Does anyone around here know of a program or programs that can do the following things with text:
- Frequency counts for parts of speech (nouns, verbs, adjectives, etc.).
- Sort or score words/phrases based on how abstract or concrete they are.
UPDATE: Thank you everyone for the suggestions and tips. I'll try them out tomorrow when I get in the lab.
Since I asked without giving you any details, let me give you a brief, though vague description of the project. A few years ago, another psychologist and I wrote a review/theory paper about a particular type of category that we thought sounded plausible, and could have important implications for concept research. We tried a bunch of different ways to test for the existence of these categories empirically after we published the paper, but it proved difficult, mostly due to my own lack of creativity, and ultimately the research program stalled. However, this spring, I sat down with another colleague who'd been doing research that was related, though not directly linked to the paper. In one lunch (well, I just had coffee), he and I came up with a bunch of possible empirical routes, one of which involved the typical/ideal distinction that the concepts folks out there might recognize from Larry Barsalou's work on ad hoc categories from the 80s and Doug Medin's work on concepts and expertise. Basically, we wondered if the prototypical members of our type of category might be ideals, rather than central tendencies, much as the prototypical members of ad hoc categories, and the categories of some experts, are ideals. If that was the case, then we'd have a pretty good way of determining whether a particular category was one of ours or not.

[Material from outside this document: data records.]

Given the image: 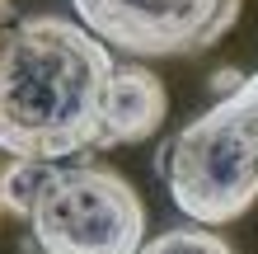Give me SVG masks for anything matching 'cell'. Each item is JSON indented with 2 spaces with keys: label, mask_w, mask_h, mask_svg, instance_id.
Here are the masks:
<instances>
[{
  "label": "cell",
  "mask_w": 258,
  "mask_h": 254,
  "mask_svg": "<svg viewBox=\"0 0 258 254\" xmlns=\"http://www.w3.org/2000/svg\"><path fill=\"white\" fill-rule=\"evenodd\" d=\"M113 52L66 14H24L0 33V151L61 165L94 151Z\"/></svg>",
  "instance_id": "6da1fadb"
},
{
  "label": "cell",
  "mask_w": 258,
  "mask_h": 254,
  "mask_svg": "<svg viewBox=\"0 0 258 254\" xmlns=\"http://www.w3.org/2000/svg\"><path fill=\"white\" fill-rule=\"evenodd\" d=\"M169 198L197 226H230L258 202V118L244 94L216 99L160 151Z\"/></svg>",
  "instance_id": "7a4b0ae2"
},
{
  "label": "cell",
  "mask_w": 258,
  "mask_h": 254,
  "mask_svg": "<svg viewBox=\"0 0 258 254\" xmlns=\"http://www.w3.org/2000/svg\"><path fill=\"white\" fill-rule=\"evenodd\" d=\"M38 254H136L146 245V202L113 165L61 160L28 207Z\"/></svg>",
  "instance_id": "3957f363"
},
{
  "label": "cell",
  "mask_w": 258,
  "mask_h": 254,
  "mask_svg": "<svg viewBox=\"0 0 258 254\" xmlns=\"http://www.w3.org/2000/svg\"><path fill=\"white\" fill-rule=\"evenodd\" d=\"M103 47L127 57H197L235 28L244 0H71Z\"/></svg>",
  "instance_id": "277c9868"
},
{
  "label": "cell",
  "mask_w": 258,
  "mask_h": 254,
  "mask_svg": "<svg viewBox=\"0 0 258 254\" xmlns=\"http://www.w3.org/2000/svg\"><path fill=\"white\" fill-rule=\"evenodd\" d=\"M164 113H169V89L141 62L113 66L108 99H103V127L94 151H113V146H136L146 137H155Z\"/></svg>",
  "instance_id": "5b68a950"
},
{
  "label": "cell",
  "mask_w": 258,
  "mask_h": 254,
  "mask_svg": "<svg viewBox=\"0 0 258 254\" xmlns=\"http://www.w3.org/2000/svg\"><path fill=\"white\" fill-rule=\"evenodd\" d=\"M47 170H52V165H42V160H10V165L0 170V212L28 217V207H33V198H38Z\"/></svg>",
  "instance_id": "8992f818"
},
{
  "label": "cell",
  "mask_w": 258,
  "mask_h": 254,
  "mask_svg": "<svg viewBox=\"0 0 258 254\" xmlns=\"http://www.w3.org/2000/svg\"><path fill=\"white\" fill-rule=\"evenodd\" d=\"M136 254H235V245L207 226H169L155 240H146Z\"/></svg>",
  "instance_id": "52a82bcc"
},
{
  "label": "cell",
  "mask_w": 258,
  "mask_h": 254,
  "mask_svg": "<svg viewBox=\"0 0 258 254\" xmlns=\"http://www.w3.org/2000/svg\"><path fill=\"white\" fill-rule=\"evenodd\" d=\"M239 80H244L239 71H216V94H221V99H225V94H235Z\"/></svg>",
  "instance_id": "ba28073f"
},
{
  "label": "cell",
  "mask_w": 258,
  "mask_h": 254,
  "mask_svg": "<svg viewBox=\"0 0 258 254\" xmlns=\"http://www.w3.org/2000/svg\"><path fill=\"white\" fill-rule=\"evenodd\" d=\"M239 94H244V104H249V109H253V118H258V71L239 80Z\"/></svg>",
  "instance_id": "9c48e42d"
},
{
  "label": "cell",
  "mask_w": 258,
  "mask_h": 254,
  "mask_svg": "<svg viewBox=\"0 0 258 254\" xmlns=\"http://www.w3.org/2000/svg\"><path fill=\"white\" fill-rule=\"evenodd\" d=\"M19 19V10H14V0H0V33H5V28Z\"/></svg>",
  "instance_id": "30bf717a"
}]
</instances>
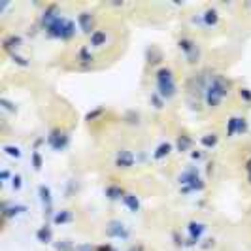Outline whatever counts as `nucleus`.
I'll list each match as a JSON object with an SVG mask.
<instances>
[{
	"mask_svg": "<svg viewBox=\"0 0 251 251\" xmlns=\"http://www.w3.org/2000/svg\"><path fill=\"white\" fill-rule=\"evenodd\" d=\"M42 28L51 40H61V42H70L77 34V23H74L70 17H66L59 12L57 4H48L40 15Z\"/></svg>",
	"mask_w": 251,
	"mask_h": 251,
	"instance_id": "f257e3e1",
	"label": "nucleus"
},
{
	"mask_svg": "<svg viewBox=\"0 0 251 251\" xmlns=\"http://www.w3.org/2000/svg\"><path fill=\"white\" fill-rule=\"evenodd\" d=\"M230 95V83L223 74H214L208 77L206 85H204V104L210 110H217L225 99H228Z\"/></svg>",
	"mask_w": 251,
	"mask_h": 251,
	"instance_id": "f03ea898",
	"label": "nucleus"
},
{
	"mask_svg": "<svg viewBox=\"0 0 251 251\" xmlns=\"http://www.w3.org/2000/svg\"><path fill=\"white\" fill-rule=\"evenodd\" d=\"M177 185L181 195H193V193H202L206 189V181L201 174L199 164H187L179 176H177Z\"/></svg>",
	"mask_w": 251,
	"mask_h": 251,
	"instance_id": "7ed1b4c3",
	"label": "nucleus"
},
{
	"mask_svg": "<svg viewBox=\"0 0 251 251\" xmlns=\"http://www.w3.org/2000/svg\"><path fill=\"white\" fill-rule=\"evenodd\" d=\"M155 91L163 97L164 100H172L177 95V83L174 70L170 66H161L155 72Z\"/></svg>",
	"mask_w": 251,
	"mask_h": 251,
	"instance_id": "20e7f679",
	"label": "nucleus"
},
{
	"mask_svg": "<svg viewBox=\"0 0 251 251\" xmlns=\"http://www.w3.org/2000/svg\"><path fill=\"white\" fill-rule=\"evenodd\" d=\"M177 50L185 57V61H187L189 64L199 63V59H201V48H199V44H197L193 38H189V36L177 38Z\"/></svg>",
	"mask_w": 251,
	"mask_h": 251,
	"instance_id": "39448f33",
	"label": "nucleus"
},
{
	"mask_svg": "<svg viewBox=\"0 0 251 251\" xmlns=\"http://www.w3.org/2000/svg\"><path fill=\"white\" fill-rule=\"evenodd\" d=\"M46 142H48V146H50L53 151H64L68 148V144H70V136H68L66 130L55 126V128H51L50 132H48Z\"/></svg>",
	"mask_w": 251,
	"mask_h": 251,
	"instance_id": "423d86ee",
	"label": "nucleus"
},
{
	"mask_svg": "<svg viewBox=\"0 0 251 251\" xmlns=\"http://www.w3.org/2000/svg\"><path fill=\"white\" fill-rule=\"evenodd\" d=\"M248 119L242 117V115H230L228 121H226V128H225V134L226 138H234V136H242L248 132Z\"/></svg>",
	"mask_w": 251,
	"mask_h": 251,
	"instance_id": "0eeeda50",
	"label": "nucleus"
},
{
	"mask_svg": "<svg viewBox=\"0 0 251 251\" xmlns=\"http://www.w3.org/2000/svg\"><path fill=\"white\" fill-rule=\"evenodd\" d=\"M106 236L112 240H121V242H125V240H128V236H130V230L126 228V225L123 221L112 219V221H108V225H106Z\"/></svg>",
	"mask_w": 251,
	"mask_h": 251,
	"instance_id": "6e6552de",
	"label": "nucleus"
},
{
	"mask_svg": "<svg viewBox=\"0 0 251 251\" xmlns=\"http://www.w3.org/2000/svg\"><path fill=\"white\" fill-rule=\"evenodd\" d=\"M206 228L208 226L204 225L202 221H189L187 226H185V232H187V242L191 246H197V244H201L202 236H204V232H206Z\"/></svg>",
	"mask_w": 251,
	"mask_h": 251,
	"instance_id": "1a4fd4ad",
	"label": "nucleus"
},
{
	"mask_svg": "<svg viewBox=\"0 0 251 251\" xmlns=\"http://www.w3.org/2000/svg\"><path fill=\"white\" fill-rule=\"evenodd\" d=\"M113 164L119 170H128V168H132L136 164V155L130 150H119L113 157Z\"/></svg>",
	"mask_w": 251,
	"mask_h": 251,
	"instance_id": "9d476101",
	"label": "nucleus"
},
{
	"mask_svg": "<svg viewBox=\"0 0 251 251\" xmlns=\"http://www.w3.org/2000/svg\"><path fill=\"white\" fill-rule=\"evenodd\" d=\"M219 19L221 15L215 10L214 6H208L202 13H199V23H201L204 28H214V26L219 25Z\"/></svg>",
	"mask_w": 251,
	"mask_h": 251,
	"instance_id": "9b49d317",
	"label": "nucleus"
},
{
	"mask_svg": "<svg viewBox=\"0 0 251 251\" xmlns=\"http://www.w3.org/2000/svg\"><path fill=\"white\" fill-rule=\"evenodd\" d=\"M75 23H77V28H79L83 34H87V36H91V34L97 30V28H95V17H93V13L91 12L77 13Z\"/></svg>",
	"mask_w": 251,
	"mask_h": 251,
	"instance_id": "f8f14e48",
	"label": "nucleus"
},
{
	"mask_svg": "<svg viewBox=\"0 0 251 251\" xmlns=\"http://www.w3.org/2000/svg\"><path fill=\"white\" fill-rule=\"evenodd\" d=\"M38 197H40V202H42V206H44V212H46L48 217H50V215L53 214V212H51V206H53V195H51L50 185H46V183L38 185Z\"/></svg>",
	"mask_w": 251,
	"mask_h": 251,
	"instance_id": "ddd939ff",
	"label": "nucleus"
},
{
	"mask_svg": "<svg viewBox=\"0 0 251 251\" xmlns=\"http://www.w3.org/2000/svg\"><path fill=\"white\" fill-rule=\"evenodd\" d=\"M75 61L81 68H89L93 61H95V55H93V50L89 46H81L79 50L75 51Z\"/></svg>",
	"mask_w": 251,
	"mask_h": 251,
	"instance_id": "4468645a",
	"label": "nucleus"
},
{
	"mask_svg": "<svg viewBox=\"0 0 251 251\" xmlns=\"http://www.w3.org/2000/svg\"><path fill=\"white\" fill-rule=\"evenodd\" d=\"M172 151H174V144L168 142V140H163V142L153 150V161H164V159H168V157L172 155Z\"/></svg>",
	"mask_w": 251,
	"mask_h": 251,
	"instance_id": "2eb2a0df",
	"label": "nucleus"
},
{
	"mask_svg": "<svg viewBox=\"0 0 251 251\" xmlns=\"http://www.w3.org/2000/svg\"><path fill=\"white\" fill-rule=\"evenodd\" d=\"M106 40H108V32H106V28H97L91 36H89V48L91 50H100L106 46Z\"/></svg>",
	"mask_w": 251,
	"mask_h": 251,
	"instance_id": "dca6fc26",
	"label": "nucleus"
},
{
	"mask_svg": "<svg viewBox=\"0 0 251 251\" xmlns=\"http://www.w3.org/2000/svg\"><path fill=\"white\" fill-rule=\"evenodd\" d=\"M23 212H26V206H23V204L4 202V206H2V217L4 219H13V217H17V215L23 214Z\"/></svg>",
	"mask_w": 251,
	"mask_h": 251,
	"instance_id": "f3484780",
	"label": "nucleus"
},
{
	"mask_svg": "<svg viewBox=\"0 0 251 251\" xmlns=\"http://www.w3.org/2000/svg\"><path fill=\"white\" fill-rule=\"evenodd\" d=\"M125 189L121 187V185H117V183H108L106 189H104V195H106V199L108 201H123V197H125Z\"/></svg>",
	"mask_w": 251,
	"mask_h": 251,
	"instance_id": "a211bd4d",
	"label": "nucleus"
},
{
	"mask_svg": "<svg viewBox=\"0 0 251 251\" xmlns=\"http://www.w3.org/2000/svg\"><path fill=\"white\" fill-rule=\"evenodd\" d=\"M23 44V38L19 36V34H10V36L4 38V42H2V48H4V51L8 53V55H12V53H15L17 51V48Z\"/></svg>",
	"mask_w": 251,
	"mask_h": 251,
	"instance_id": "6ab92c4d",
	"label": "nucleus"
},
{
	"mask_svg": "<svg viewBox=\"0 0 251 251\" xmlns=\"http://www.w3.org/2000/svg\"><path fill=\"white\" fill-rule=\"evenodd\" d=\"M123 204H125L126 208L132 212V214H138L140 210H142V202H140V197L138 195H134V193H130V191H126L125 197H123Z\"/></svg>",
	"mask_w": 251,
	"mask_h": 251,
	"instance_id": "aec40b11",
	"label": "nucleus"
},
{
	"mask_svg": "<svg viewBox=\"0 0 251 251\" xmlns=\"http://www.w3.org/2000/svg\"><path fill=\"white\" fill-rule=\"evenodd\" d=\"M199 142H201L202 150H214L219 144V134L217 132H206L199 138Z\"/></svg>",
	"mask_w": 251,
	"mask_h": 251,
	"instance_id": "412c9836",
	"label": "nucleus"
},
{
	"mask_svg": "<svg viewBox=\"0 0 251 251\" xmlns=\"http://www.w3.org/2000/svg\"><path fill=\"white\" fill-rule=\"evenodd\" d=\"M193 148V138L189 134H179L176 140V151L177 153H187Z\"/></svg>",
	"mask_w": 251,
	"mask_h": 251,
	"instance_id": "4be33fe9",
	"label": "nucleus"
},
{
	"mask_svg": "<svg viewBox=\"0 0 251 251\" xmlns=\"http://www.w3.org/2000/svg\"><path fill=\"white\" fill-rule=\"evenodd\" d=\"M36 240L40 244H50L51 240H53V230H51V226L48 225V223L42 225L36 230Z\"/></svg>",
	"mask_w": 251,
	"mask_h": 251,
	"instance_id": "5701e85b",
	"label": "nucleus"
},
{
	"mask_svg": "<svg viewBox=\"0 0 251 251\" xmlns=\"http://www.w3.org/2000/svg\"><path fill=\"white\" fill-rule=\"evenodd\" d=\"M2 151H4V155H6V157L15 159V161H19V159H21V155H23L21 148H19V146H15V144H4V146H2Z\"/></svg>",
	"mask_w": 251,
	"mask_h": 251,
	"instance_id": "b1692460",
	"label": "nucleus"
},
{
	"mask_svg": "<svg viewBox=\"0 0 251 251\" xmlns=\"http://www.w3.org/2000/svg\"><path fill=\"white\" fill-rule=\"evenodd\" d=\"M51 221H53L55 225H66V223H70V221H72V214H70V210L55 212V215L51 217Z\"/></svg>",
	"mask_w": 251,
	"mask_h": 251,
	"instance_id": "393cba45",
	"label": "nucleus"
},
{
	"mask_svg": "<svg viewBox=\"0 0 251 251\" xmlns=\"http://www.w3.org/2000/svg\"><path fill=\"white\" fill-rule=\"evenodd\" d=\"M164 102H166V100H164V99L161 97V95H159V93H157V91L150 95V104L153 106V108H155V110H157V112H161V110H163Z\"/></svg>",
	"mask_w": 251,
	"mask_h": 251,
	"instance_id": "a878e982",
	"label": "nucleus"
},
{
	"mask_svg": "<svg viewBox=\"0 0 251 251\" xmlns=\"http://www.w3.org/2000/svg\"><path fill=\"white\" fill-rule=\"evenodd\" d=\"M30 163H32V168H34L36 172H40V170H42L44 159H42V153H40L38 150H34L32 153H30Z\"/></svg>",
	"mask_w": 251,
	"mask_h": 251,
	"instance_id": "bb28decb",
	"label": "nucleus"
},
{
	"mask_svg": "<svg viewBox=\"0 0 251 251\" xmlns=\"http://www.w3.org/2000/svg\"><path fill=\"white\" fill-rule=\"evenodd\" d=\"M10 181H12L13 191H15V193H19L21 187H23V176H21V174H13V177L10 179Z\"/></svg>",
	"mask_w": 251,
	"mask_h": 251,
	"instance_id": "cd10ccee",
	"label": "nucleus"
},
{
	"mask_svg": "<svg viewBox=\"0 0 251 251\" xmlns=\"http://www.w3.org/2000/svg\"><path fill=\"white\" fill-rule=\"evenodd\" d=\"M238 97L242 102H246V104H251V89L248 87H240L238 89Z\"/></svg>",
	"mask_w": 251,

To make a long story short, we had participants list characteristics for and examples of typical and ideal members of various natural categories, without hoping to find anything in this particular task (it's meant to serve as a comparison for another task), but in entering all the characteristics people listed, I began to notice some things -- like possible differences in the word-types (e.g., adjectives vs. nouns) used to describe different categories, and the abstractness of the characteristics (not surprising, since adjectives tend to be more abstract), and after the three of us working on the project talked it over, we decided there might be something interesting in there, but we weren't sure exactly how to measure those sorts of things.
the MRC database will have those parameters for words.
It's also pretty easy loading it into a database and querying the DB using PERL, so you can read a file and go word-by-word. imageability of phrases might be trickier.
The most accurate way to determine word type is to use a parts-of-speech tagger. There are several open source POS taggers available with accuracies that vary from 98 to 99.xx %. My favorite is one from Carnegie Mellon by Adwait Ratnaparkhi - written in Java.
You'll need to write a little code to run it and use the output ...
Abstract vs concrete is a little harder. How do you define abstract vs concrete? One way is to use the Wordnet database (open source) and look at the hypernym/hyponym relationship - see
or read the excellent book on Wordnet.
Good luck. Sounds like a fun little project.
CTO & CoFounder
you might try the university of south florida norms set up by douglas nelson. I believe there are imagability and concreteness ratings on many english words. you'll have to set something up to parse the files though
Have a look at LIWC: "Linguistic Inquiry and Word Count (LIWC) is a text analysis software program designed by James W. Pennebaker, Roger J. Booth, and Martha E. Francis."
I'm about to use it in some current research. Not sure whether it does abstract/concrete, I haven't had a close look at it yet.
The MRC database is quite good for a lot of things but uses the ancient (40 yr old) Kucera & Francis written word frequency norms. You might also try CELEX and/or the Linguistic Data Consortium. [The inclusion of links seemed to toss the comment into the trash bin, so they're omitted.]
Natural Language Toolkit:
http://nltk.sourceforge.net/index.php/Main_Page should work for you. Can do a lot of useful things.
1. Doable, with some good suggestions above. I would recommend CELEX.
2. I don't think what you want is possible. The established norms for concreteness ratings aren't large enough, as they are less than a few thousand words, with no coverage of phrases. You would have to come up with your own concreteness rating norms or a coding scheme, for the features people list.